**Exercise goal:** Pictures are to be omitted; everything else in the data must be transcribed exactly.

**Data excerpts:**
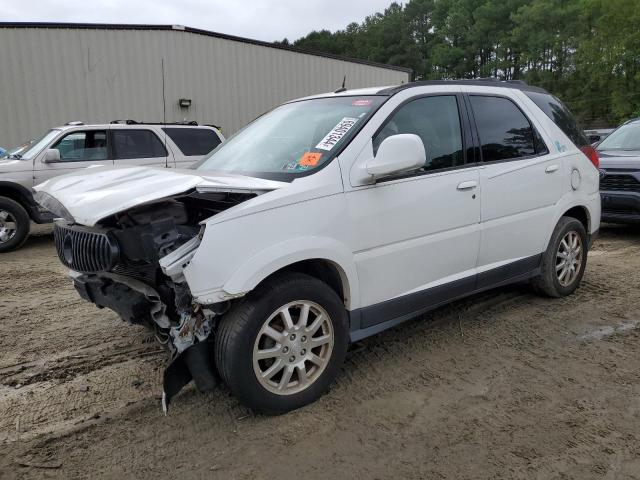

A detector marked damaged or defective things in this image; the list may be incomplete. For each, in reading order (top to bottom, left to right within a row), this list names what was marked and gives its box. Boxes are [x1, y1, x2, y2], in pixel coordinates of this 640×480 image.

crumpled hood [596, 152, 636, 171]
crumpled hood [31, 165, 288, 227]
crushed front end [50, 189, 255, 410]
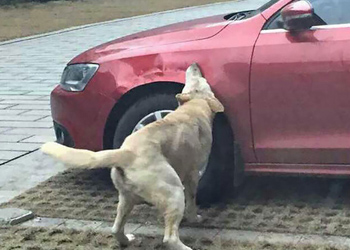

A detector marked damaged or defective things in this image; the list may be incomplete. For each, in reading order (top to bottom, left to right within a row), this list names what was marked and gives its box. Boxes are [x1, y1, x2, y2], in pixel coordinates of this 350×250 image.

dented car body [50, 0, 350, 177]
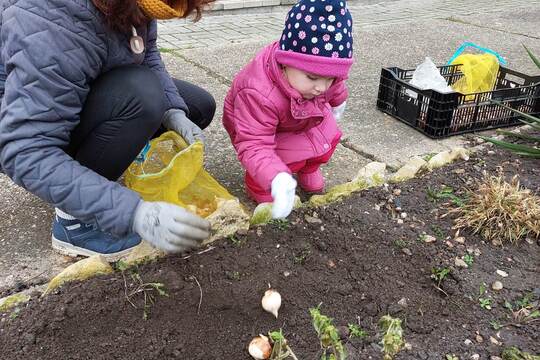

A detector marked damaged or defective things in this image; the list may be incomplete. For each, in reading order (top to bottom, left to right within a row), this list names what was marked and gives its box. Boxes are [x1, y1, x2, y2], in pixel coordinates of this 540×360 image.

pavement crack [442, 16, 540, 39]
pavement crack [160, 48, 232, 86]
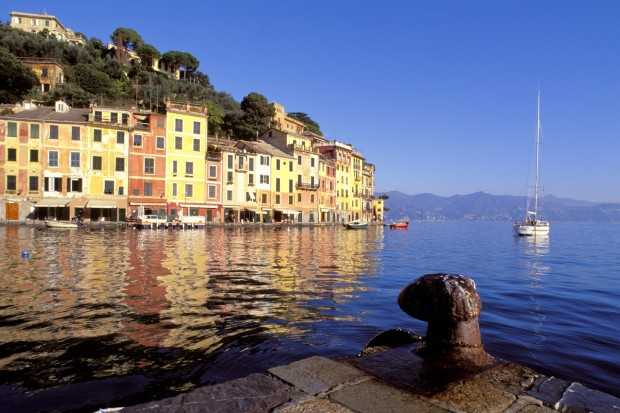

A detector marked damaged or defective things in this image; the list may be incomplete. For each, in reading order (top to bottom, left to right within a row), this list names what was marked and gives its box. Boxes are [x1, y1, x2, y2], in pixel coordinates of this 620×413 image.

rusty iron bollard [400, 274, 496, 370]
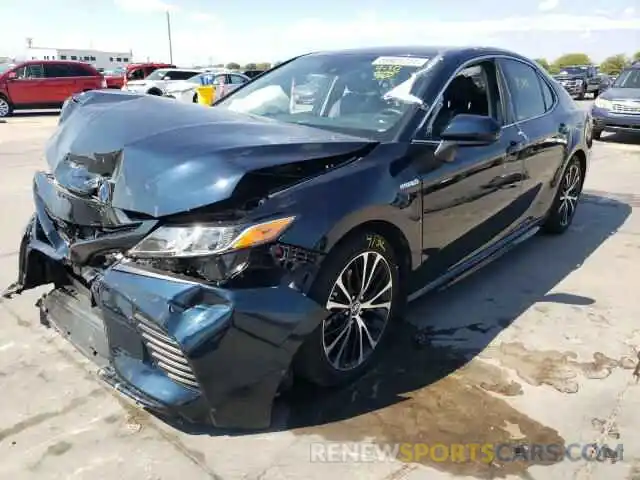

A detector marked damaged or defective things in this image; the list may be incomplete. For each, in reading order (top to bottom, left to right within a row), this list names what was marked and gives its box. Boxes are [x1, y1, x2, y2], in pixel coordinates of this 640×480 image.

crumpled front bumper [6, 175, 330, 428]
crushed hood [47, 89, 372, 216]
broken headlight [128, 215, 298, 256]
damaged black sedan [0, 47, 592, 430]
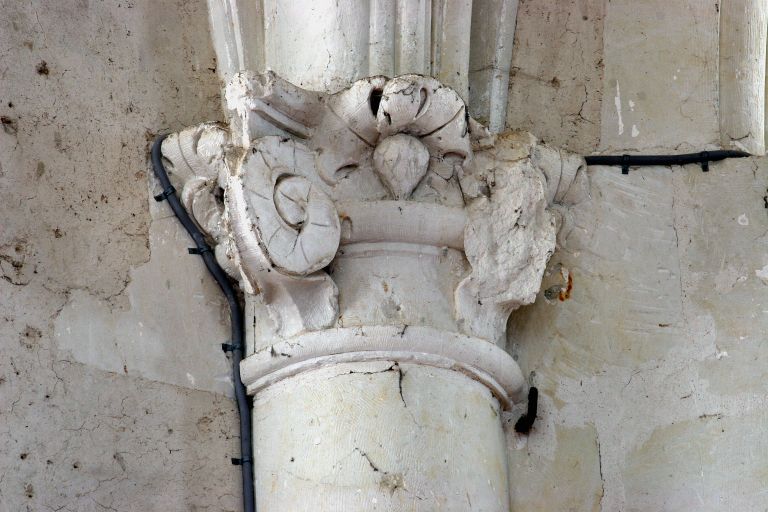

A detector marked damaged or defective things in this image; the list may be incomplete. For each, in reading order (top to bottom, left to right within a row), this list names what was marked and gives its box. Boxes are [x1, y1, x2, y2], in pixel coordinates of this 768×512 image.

damaged stone carving [158, 71, 588, 508]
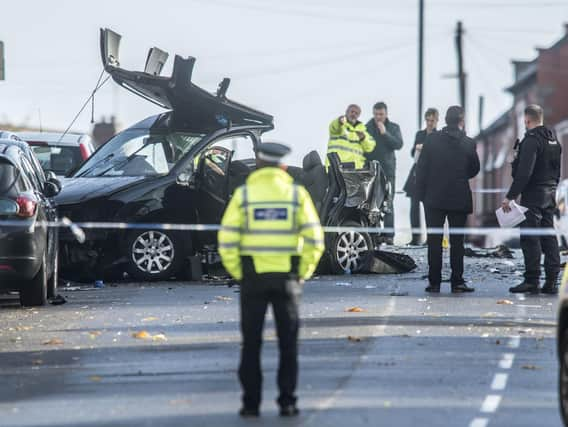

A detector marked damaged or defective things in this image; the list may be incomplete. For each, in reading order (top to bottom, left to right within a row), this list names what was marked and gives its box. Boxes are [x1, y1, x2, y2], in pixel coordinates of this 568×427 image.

shattered windshield [74, 130, 205, 178]
wrecked car [55, 27, 388, 280]
crashed black car [56, 28, 390, 282]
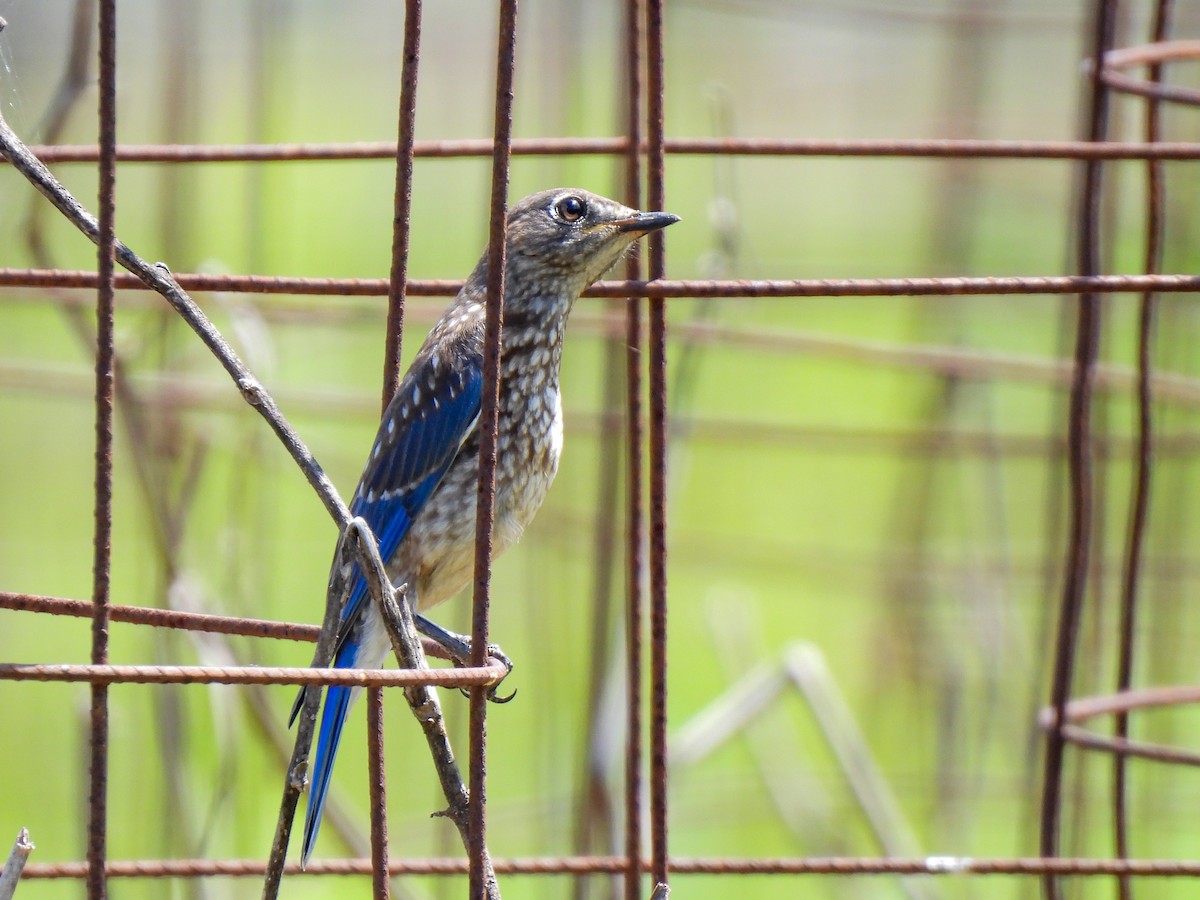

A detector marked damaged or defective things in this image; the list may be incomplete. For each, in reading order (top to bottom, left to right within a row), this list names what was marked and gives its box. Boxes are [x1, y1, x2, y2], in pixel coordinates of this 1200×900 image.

vertical rusty rebar [88, 3, 118, 897]
horizontal rusty rebar [0, 662, 506, 691]
vertical rusty rebar [364, 691, 388, 900]
vertical rusty rebar [384, 0, 427, 405]
vertical rusty rebar [470, 1, 518, 897]
horizontal rusty rebar [2, 267, 1200, 300]
horizontal rusty rebar [16, 136, 1200, 163]
horizontal rusty rebar [18, 859, 1200, 883]
vertical rusty rebar [624, 3, 643, 897]
vertical rusty rebar [648, 0, 667, 888]
vertical rusty rebar [1041, 1, 1123, 897]
vertical rusty rebar [1113, 3, 1171, 897]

**Reply to the exercise:**
A detector marked damaged or defective things in this image; the list may be incomplete. For each, in reading order (top to bottom, left to right within a row), this list names what was marked and gives its box. Boxes are [x1, y1, x2, y2], in pixel coordinates of this 640×480 image.

crumpled hood [596, 152, 636, 171]
crumpled hood [31, 165, 288, 227]
crushed front end [50, 189, 255, 410]

A detector marked damaged or defective things in this image; the list may be incomplete. For each, in reading order (top to bottom, left to right within a row), this list names what was marked and gives its box. Boxes are [x1, y1, x2, y2], in pixel coordinates of this 350×250 image.

dented car body [50, 0, 350, 177]

A detector marked damaged or defective things in this image; the list may be incomplete. For each, in reading order (top to bottom, left to right within a row), this list names what was marked and gives its box. Boxes are [x1, y1, x2, y2], in pixel coordinates of this 540×360 image.

pavement crack [442, 16, 540, 39]
pavement crack [160, 48, 232, 86]

A detector marked damaged or defective things in this image; the list may be incomplete. For each, in reading order (top to bottom, left to right within a row), this list names what was marked and gives its box. Boxes are [x1, y1, x2, y2], in pixel coordinates of this 620×413 image.

rusty iron bollard [400, 274, 496, 370]

A detector marked damaged or defective things in this image; the list may be incomplete. For each, in reading order (top to bottom, left to right within a row), this list names what was marked and gives its box. Boxes are [x1, y1, x2, y2], in pixel coordinates of this 640×480 image.

crumpled front bumper [6, 175, 330, 428]
crushed hood [47, 89, 372, 216]
broken headlight [128, 215, 298, 256]
damaged black sedan [0, 47, 592, 430]

A detector marked damaged or defective things in this image; the list may be incomplete. For each, in reading order (top to bottom, left to right within a row), this list names what was marked and gives its box. Boxes are [x1, y1, x2, y2], in pixel coordinates of this 768×512 image.

damaged stone carving [158, 71, 588, 508]

A detector marked damaged or defective things in this image; the list may be incomplete. For each, in reading order (top to bottom, left to right within a row), this list names what was marked and gives its box. Boxes are [x1, y1, x2, y2], in pixel coordinates of this 568×427 image.

shattered windshield [74, 130, 205, 178]
wrecked car [55, 27, 388, 280]
crashed black car [56, 28, 390, 282]

A detector marked damaged or defective things in this image; the list may be incomplete. For each, in reading order (top to bottom, left to right within a row), this list names what was marked and gives its box. Boxes are [x1, y1, x2, y2], in pixel coordinates of this 1200×900 image.

vertical rusty rebar [88, 3, 118, 897]
horizontal rusty rebar [0, 662, 506, 691]
vertical rusty rebar [364, 691, 388, 900]
vertical rusty rebar [384, 0, 427, 405]
vertical rusty rebar [470, 1, 518, 897]
horizontal rusty rebar [2, 267, 1200, 300]
horizontal rusty rebar [16, 136, 1200, 163]
horizontal rusty rebar [18, 859, 1200, 883]
vertical rusty rebar [624, 3, 643, 897]
vertical rusty rebar [648, 0, 667, 888]
vertical rusty rebar [1041, 1, 1123, 897]
vertical rusty rebar [1113, 3, 1171, 897]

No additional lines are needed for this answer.